Parts of the exercise —
1) Answer these questions from the starmen dot net text:
(a) Which firm publishes Undertale?
(b) How long was the hiatus for the series after Earthbound's 1995 release?
(c) What was "Ultra 64"?
2) Set down a passage of the starmen dot net text word for word, beginning at "Flat out, no" and stopping after "starmen dot net.".

Document section —
To this date, I consider starmen dot net as the non-plus-ultra case for how passionate Internet fan cultures can become.
Flat out, no other fandom has ever came close to the level of dedication, attention to detail and passion to tribute the original creation around which its fans congregate. A massive amount of fan paraphernalia has come out of starmen dot net --yes, even Undertale, 2015 indie darling RPG thing, originally got started on the Starmen dot net forums. People married and even started large, commercially viable enterprises, such as Fangamer.net, the firm which publishes Undertale, from starmen dot net.
...and then... silence...
After Earthbound's 1995 release, we enter a ten year hiatus for the series.
Even though both MOTHER games were incredibly popular in Japan, HAL Laboratory and APE Inc. weren't able to successfully make a jump onto the third dimension for the series come the Nintendo 64 era. They had a demo come the infamous Spaceworld 96, where a bunch of pre-release games for the then called "Ultra 64", which was the codename for the Nintendo 64, were showcased. And lo and behold, we have a sequel to Mother coming out, called Mother 3, the ROM for which has never been found by the way.
I'd love to get a look at the materials in that ROM.

Record set —
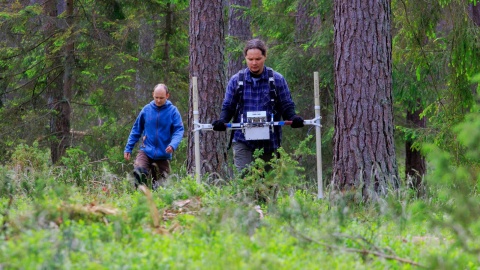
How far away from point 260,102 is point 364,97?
1.25 meters

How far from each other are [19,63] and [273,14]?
643 centimetres

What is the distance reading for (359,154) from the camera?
9.09 metres

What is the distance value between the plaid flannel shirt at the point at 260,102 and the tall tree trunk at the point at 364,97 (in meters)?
0.68

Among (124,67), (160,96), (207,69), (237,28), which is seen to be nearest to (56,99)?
(124,67)

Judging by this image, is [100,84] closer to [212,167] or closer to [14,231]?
[212,167]

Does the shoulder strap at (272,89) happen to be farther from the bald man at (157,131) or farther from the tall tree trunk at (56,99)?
the tall tree trunk at (56,99)

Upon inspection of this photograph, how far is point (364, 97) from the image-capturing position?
9086 millimetres

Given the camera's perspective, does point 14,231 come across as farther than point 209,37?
No

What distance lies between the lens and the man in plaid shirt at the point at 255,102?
8.95 metres

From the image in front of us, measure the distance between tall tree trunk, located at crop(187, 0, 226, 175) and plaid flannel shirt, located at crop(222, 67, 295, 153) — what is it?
2.51 metres

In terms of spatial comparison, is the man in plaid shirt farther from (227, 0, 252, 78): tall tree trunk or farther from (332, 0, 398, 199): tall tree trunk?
(227, 0, 252, 78): tall tree trunk

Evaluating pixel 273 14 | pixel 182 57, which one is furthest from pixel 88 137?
pixel 273 14

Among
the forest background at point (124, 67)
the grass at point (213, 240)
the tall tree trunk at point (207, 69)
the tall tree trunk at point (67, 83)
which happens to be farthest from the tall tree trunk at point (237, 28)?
the grass at point (213, 240)

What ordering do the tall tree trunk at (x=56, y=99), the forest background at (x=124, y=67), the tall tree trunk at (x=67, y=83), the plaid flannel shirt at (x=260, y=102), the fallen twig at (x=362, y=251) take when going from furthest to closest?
the tall tree trunk at (x=56, y=99) → the tall tree trunk at (x=67, y=83) → the forest background at (x=124, y=67) → the plaid flannel shirt at (x=260, y=102) → the fallen twig at (x=362, y=251)
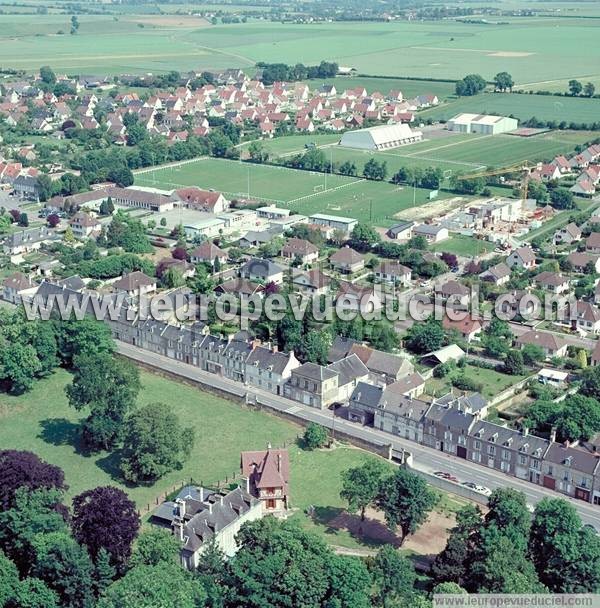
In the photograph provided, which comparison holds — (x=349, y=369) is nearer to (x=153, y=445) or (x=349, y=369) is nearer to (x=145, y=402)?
(x=145, y=402)

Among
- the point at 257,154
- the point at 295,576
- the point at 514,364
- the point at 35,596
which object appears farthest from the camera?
the point at 257,154

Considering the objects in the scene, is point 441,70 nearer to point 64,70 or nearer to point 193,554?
point 64,70

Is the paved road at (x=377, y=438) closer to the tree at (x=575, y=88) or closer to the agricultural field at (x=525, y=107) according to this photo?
the agricultural field at (x=525, y=107)

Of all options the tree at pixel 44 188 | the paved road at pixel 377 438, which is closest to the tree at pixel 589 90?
the tree at pixel 44 188

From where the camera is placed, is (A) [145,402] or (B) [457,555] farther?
(A) [145,402]

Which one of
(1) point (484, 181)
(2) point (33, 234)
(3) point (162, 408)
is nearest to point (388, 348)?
(3) point (162, 408)

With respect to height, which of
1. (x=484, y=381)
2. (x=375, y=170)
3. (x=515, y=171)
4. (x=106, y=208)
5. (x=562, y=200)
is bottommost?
(x=484, y=381)

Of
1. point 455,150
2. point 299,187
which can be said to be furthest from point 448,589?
point 455,150
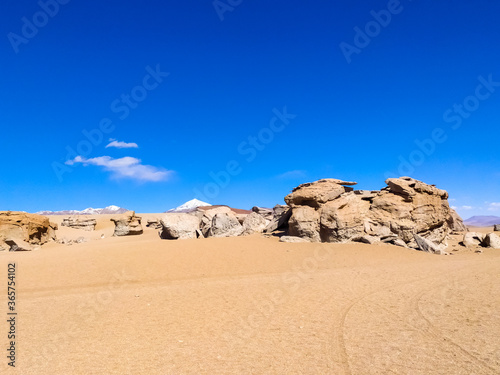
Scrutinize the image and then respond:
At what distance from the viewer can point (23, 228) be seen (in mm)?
20531

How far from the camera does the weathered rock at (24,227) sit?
19.9m

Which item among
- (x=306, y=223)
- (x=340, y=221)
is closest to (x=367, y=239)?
(x=340, y=221)

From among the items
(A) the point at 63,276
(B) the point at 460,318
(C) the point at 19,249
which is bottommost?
(B) the point at 460,318

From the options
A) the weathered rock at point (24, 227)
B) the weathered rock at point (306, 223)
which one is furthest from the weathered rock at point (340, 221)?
the weathered rock at point (24, 227)

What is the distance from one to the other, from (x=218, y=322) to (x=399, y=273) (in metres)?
7.46

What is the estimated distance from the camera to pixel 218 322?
261 inches

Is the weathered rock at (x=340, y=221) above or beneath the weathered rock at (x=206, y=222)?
beneath

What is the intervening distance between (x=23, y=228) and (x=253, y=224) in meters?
15.2

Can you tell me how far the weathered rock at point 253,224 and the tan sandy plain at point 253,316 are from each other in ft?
26.4

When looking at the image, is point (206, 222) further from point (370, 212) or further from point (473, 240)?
point (473, 240)

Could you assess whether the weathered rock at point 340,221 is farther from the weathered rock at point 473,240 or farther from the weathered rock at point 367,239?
the weathered rock at point 473,240

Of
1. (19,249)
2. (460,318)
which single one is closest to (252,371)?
(460,318)

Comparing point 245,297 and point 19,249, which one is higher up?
point 19,249

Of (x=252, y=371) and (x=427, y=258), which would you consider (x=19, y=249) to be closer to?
(x=252, y=371)
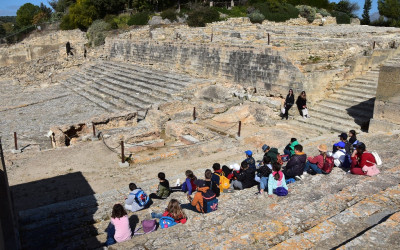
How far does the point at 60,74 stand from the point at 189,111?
16.1 meters

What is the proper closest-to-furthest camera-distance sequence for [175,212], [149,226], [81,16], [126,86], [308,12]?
[149,226]
[175,212]
[126,86]
[308,12]
[81,16]

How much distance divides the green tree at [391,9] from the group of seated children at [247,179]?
41.8 metres

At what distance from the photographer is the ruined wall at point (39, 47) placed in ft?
103

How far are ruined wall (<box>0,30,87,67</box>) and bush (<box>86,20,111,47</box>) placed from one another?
2.88 ft

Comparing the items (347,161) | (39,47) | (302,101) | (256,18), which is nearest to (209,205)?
(347,161)

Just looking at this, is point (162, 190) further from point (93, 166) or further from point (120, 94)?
point (120, 94)

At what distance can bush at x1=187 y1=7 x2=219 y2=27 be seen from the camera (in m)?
30.0

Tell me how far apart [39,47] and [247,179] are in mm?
32225

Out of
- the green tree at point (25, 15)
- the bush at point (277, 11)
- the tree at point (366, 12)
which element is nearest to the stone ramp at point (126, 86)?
the bush at point (277, 11)

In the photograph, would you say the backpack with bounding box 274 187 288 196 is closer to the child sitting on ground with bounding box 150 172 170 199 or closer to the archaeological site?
the archaeological site

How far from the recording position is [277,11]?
33.4 m

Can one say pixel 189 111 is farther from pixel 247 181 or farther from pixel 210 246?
pixel 210 246

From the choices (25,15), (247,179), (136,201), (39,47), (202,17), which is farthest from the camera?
(25,15)

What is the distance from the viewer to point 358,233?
3.73m
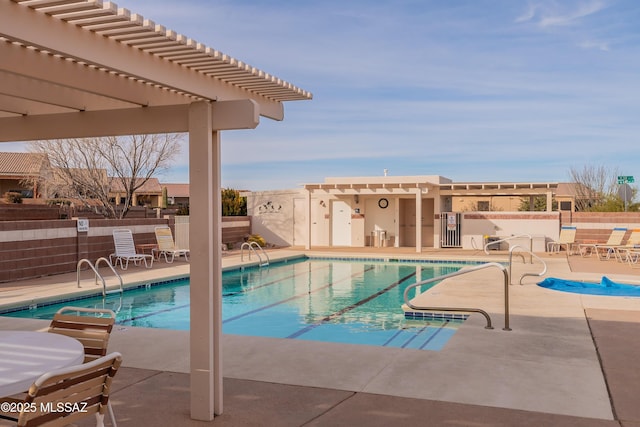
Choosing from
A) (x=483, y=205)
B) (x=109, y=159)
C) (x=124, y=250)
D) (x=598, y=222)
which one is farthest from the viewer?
(x=483, y=205)

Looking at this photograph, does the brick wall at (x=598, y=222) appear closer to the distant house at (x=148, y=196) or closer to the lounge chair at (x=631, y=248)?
the lounge chair at (x=631, y=248)

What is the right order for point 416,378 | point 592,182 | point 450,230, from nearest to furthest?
point 416,378 → point 450,230 → point 592,182

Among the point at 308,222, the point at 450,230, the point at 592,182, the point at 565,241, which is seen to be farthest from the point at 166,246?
the point at 592,182

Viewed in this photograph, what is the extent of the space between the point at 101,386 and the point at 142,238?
1479cm

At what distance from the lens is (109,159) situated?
2319cm

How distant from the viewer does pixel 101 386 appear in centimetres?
307

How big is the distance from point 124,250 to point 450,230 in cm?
1252

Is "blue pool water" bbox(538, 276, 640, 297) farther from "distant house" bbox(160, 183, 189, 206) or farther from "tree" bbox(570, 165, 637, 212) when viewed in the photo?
"distant house" bbox(160, 183, 189, 206)

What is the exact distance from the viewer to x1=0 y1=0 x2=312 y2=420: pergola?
3.12 m

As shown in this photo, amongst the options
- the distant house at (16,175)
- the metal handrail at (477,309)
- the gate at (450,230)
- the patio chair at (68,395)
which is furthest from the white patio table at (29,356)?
the distant house at (16,175)

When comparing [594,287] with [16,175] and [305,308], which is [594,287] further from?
[16,175]

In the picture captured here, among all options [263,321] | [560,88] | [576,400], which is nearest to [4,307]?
[263,321]

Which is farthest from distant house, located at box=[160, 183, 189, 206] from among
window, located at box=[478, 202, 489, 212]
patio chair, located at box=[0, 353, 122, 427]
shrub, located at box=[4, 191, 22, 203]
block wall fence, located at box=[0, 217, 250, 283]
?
patio chair, located at box=[0, 353, 122, 427]

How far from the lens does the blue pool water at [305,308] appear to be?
8.49 m
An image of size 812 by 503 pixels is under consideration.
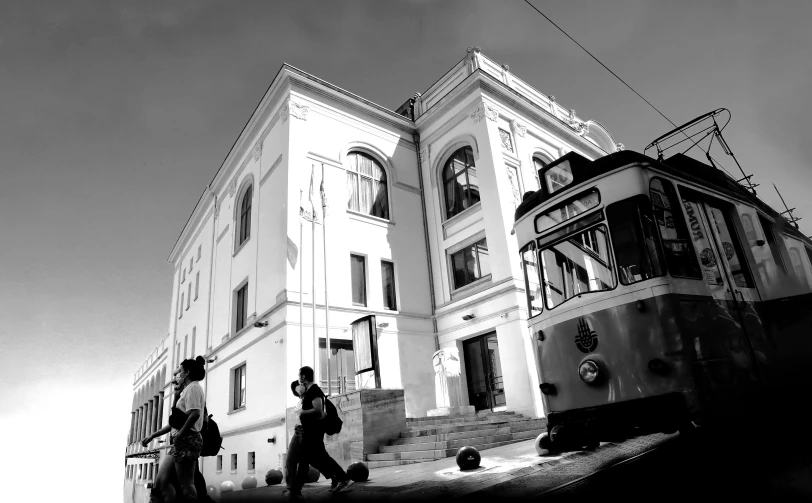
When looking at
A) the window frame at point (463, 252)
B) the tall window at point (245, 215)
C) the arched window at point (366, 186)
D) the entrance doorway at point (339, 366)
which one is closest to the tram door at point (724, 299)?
the window frame at point (463, 252)

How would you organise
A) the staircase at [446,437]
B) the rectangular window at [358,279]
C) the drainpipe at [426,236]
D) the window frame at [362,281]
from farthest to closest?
1. the drainpipe at [426,236]
2. the rectangular window at [358,279]
3. the window frame at [362,281]
4. the staircase at [446,437]

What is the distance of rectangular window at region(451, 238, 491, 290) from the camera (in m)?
18.0

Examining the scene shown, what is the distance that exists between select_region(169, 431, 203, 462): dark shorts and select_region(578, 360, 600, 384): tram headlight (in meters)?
4.24

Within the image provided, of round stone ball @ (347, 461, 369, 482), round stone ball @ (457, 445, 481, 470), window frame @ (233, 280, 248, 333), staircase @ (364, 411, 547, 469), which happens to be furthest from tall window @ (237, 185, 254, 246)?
round stone ball @ (457, 445, 481, 470)

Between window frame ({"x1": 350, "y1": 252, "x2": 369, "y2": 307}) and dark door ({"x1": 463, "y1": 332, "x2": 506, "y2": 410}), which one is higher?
window frame ({"x1": 350, "y1": 252, "x2": 369, "y2": 307})

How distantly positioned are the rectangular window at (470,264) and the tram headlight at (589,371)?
473 inches

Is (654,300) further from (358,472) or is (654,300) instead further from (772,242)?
(358,472)

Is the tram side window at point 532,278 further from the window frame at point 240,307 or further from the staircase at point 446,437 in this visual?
the window frame at point 240,307

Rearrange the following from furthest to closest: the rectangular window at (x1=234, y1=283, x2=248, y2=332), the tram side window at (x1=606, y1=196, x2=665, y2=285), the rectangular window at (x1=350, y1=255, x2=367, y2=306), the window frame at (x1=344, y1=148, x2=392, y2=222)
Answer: the rectangular window at (x1=234, y1=283, x2=248, y2=332) → the window frame at (x1=344, y1=148, x2=392, y2=222) → the rectangular window at (x1=350, y1=255, x2=367, y2=306) → the tram side window at (x1=606, y1=196, x2=665, y2=285)

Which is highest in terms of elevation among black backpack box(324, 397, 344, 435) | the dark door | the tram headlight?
the dark door

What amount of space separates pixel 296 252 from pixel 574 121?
53.0 feet

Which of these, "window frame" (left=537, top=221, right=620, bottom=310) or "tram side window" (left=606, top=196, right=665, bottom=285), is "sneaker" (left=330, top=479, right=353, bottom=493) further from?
"tram side window" (left=606, top=196, right=665, bottom=285)

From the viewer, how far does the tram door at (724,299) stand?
5.11m

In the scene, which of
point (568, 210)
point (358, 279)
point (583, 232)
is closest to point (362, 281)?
point (358, 279)
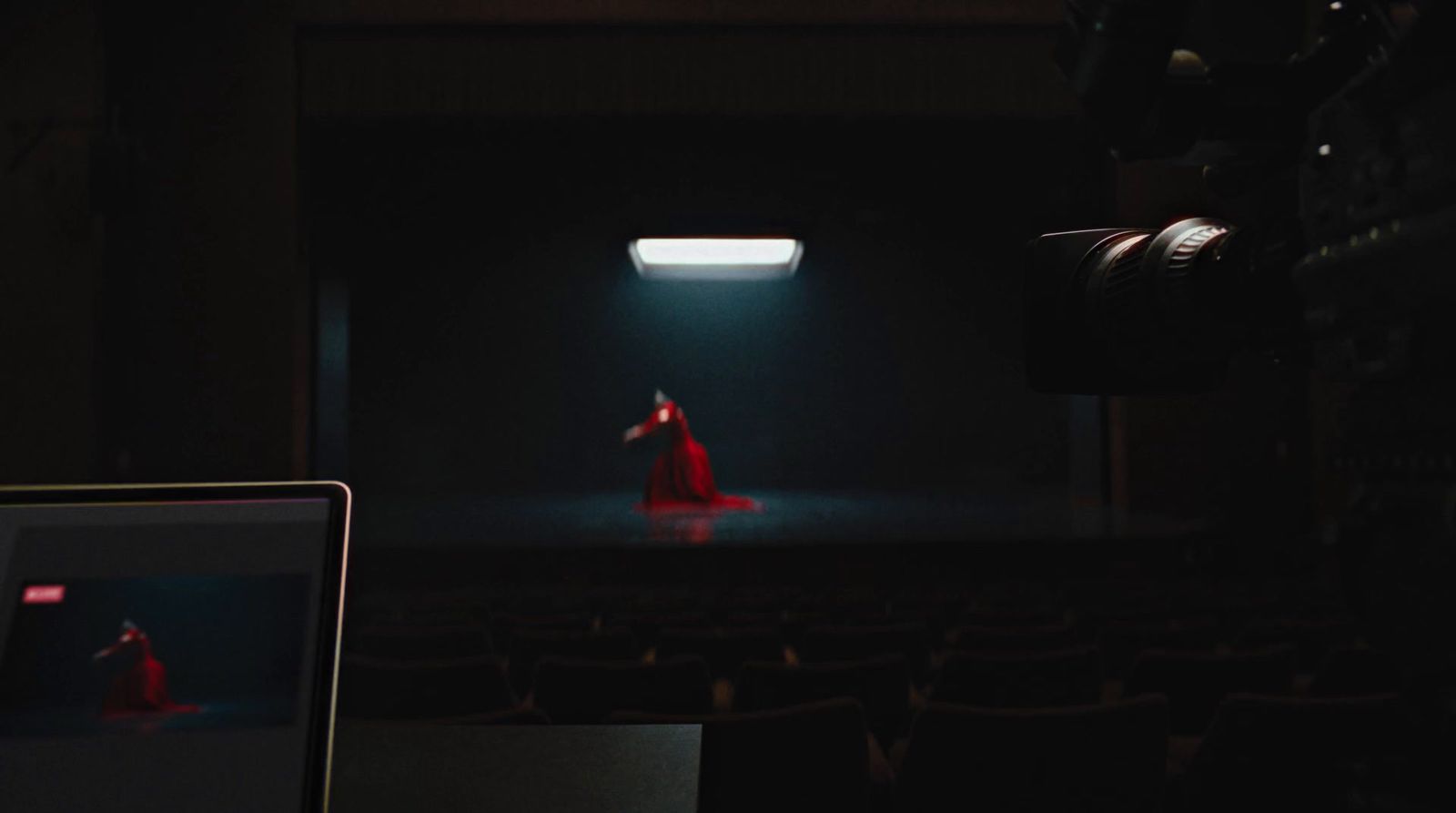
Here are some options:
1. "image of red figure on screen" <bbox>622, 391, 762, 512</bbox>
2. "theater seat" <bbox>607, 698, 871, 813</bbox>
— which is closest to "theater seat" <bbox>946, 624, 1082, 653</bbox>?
"theater seat" <bbox>607, 698, 871, 813</bbox>

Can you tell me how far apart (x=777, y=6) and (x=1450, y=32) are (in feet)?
24.5

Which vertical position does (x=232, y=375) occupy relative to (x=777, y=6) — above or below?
below

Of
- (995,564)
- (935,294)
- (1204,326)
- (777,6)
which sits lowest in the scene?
(995,564)

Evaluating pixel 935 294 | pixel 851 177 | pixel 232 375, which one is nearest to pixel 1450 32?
pixel 232 375

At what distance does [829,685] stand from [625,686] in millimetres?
470

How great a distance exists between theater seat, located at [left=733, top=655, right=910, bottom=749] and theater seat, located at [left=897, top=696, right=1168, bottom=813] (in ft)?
1.77

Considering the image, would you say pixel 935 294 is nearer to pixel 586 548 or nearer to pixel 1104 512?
pixel 1104 512

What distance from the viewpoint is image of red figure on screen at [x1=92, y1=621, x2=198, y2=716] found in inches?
20.0

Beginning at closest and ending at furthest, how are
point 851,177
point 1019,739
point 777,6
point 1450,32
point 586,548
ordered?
1. point 1450,32
2. point 1019,739
3. point 586,548
4. point 777,6
5. point 851,177

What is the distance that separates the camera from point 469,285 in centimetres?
1307

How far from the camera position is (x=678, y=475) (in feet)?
33.4

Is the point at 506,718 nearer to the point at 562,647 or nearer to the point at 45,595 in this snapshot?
the point at 45,595

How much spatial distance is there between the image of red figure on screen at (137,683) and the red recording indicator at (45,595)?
0.12ft

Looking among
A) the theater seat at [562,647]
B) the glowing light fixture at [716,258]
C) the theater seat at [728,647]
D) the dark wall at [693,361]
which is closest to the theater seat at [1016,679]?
the theater seat at [728,647]
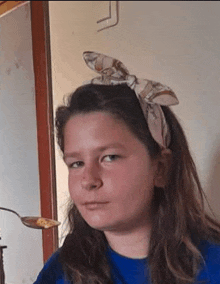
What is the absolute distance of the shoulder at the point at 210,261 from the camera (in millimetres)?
470

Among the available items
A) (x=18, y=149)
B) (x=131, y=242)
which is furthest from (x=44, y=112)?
(x=131, y=242)

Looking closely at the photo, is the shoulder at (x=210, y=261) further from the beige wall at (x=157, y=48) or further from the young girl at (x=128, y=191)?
the beige wall at (x=157, y=48)

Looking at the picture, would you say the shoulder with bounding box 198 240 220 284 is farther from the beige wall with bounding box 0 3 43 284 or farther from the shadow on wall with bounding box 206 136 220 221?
the beige wall with bounding box 0 3 43 284

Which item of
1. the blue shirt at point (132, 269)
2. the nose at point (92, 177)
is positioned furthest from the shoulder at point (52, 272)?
the nose at point (92, 177)

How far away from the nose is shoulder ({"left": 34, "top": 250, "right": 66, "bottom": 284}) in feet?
0.36

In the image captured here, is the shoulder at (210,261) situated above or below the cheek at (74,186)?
below

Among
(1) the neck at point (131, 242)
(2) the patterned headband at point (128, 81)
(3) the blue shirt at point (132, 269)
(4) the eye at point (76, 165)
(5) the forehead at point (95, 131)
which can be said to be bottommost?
(3) the blue shirt at point (132, 269)

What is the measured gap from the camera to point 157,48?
1.19 feet

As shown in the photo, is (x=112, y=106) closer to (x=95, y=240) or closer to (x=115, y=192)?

Response list —
1)
(a) Fangamer.net
(b) Ten years
(c) The codename for the Nintendo 64

2)
Flat out, no other fandom has ever came close to the level of dedication, attention to detail and passion to tribute the original creation around which its fans congregate. A massive amount of fan paraphernalia has come out of starmen dot net --yes, even Undertale, 2015 indie darling RPG thing, originally got started on the Starmen dot net forums. People married and even started large, commercially viable enterprises, such as Fangamer.net, the firm which publishes Undertale, from starmen dot net.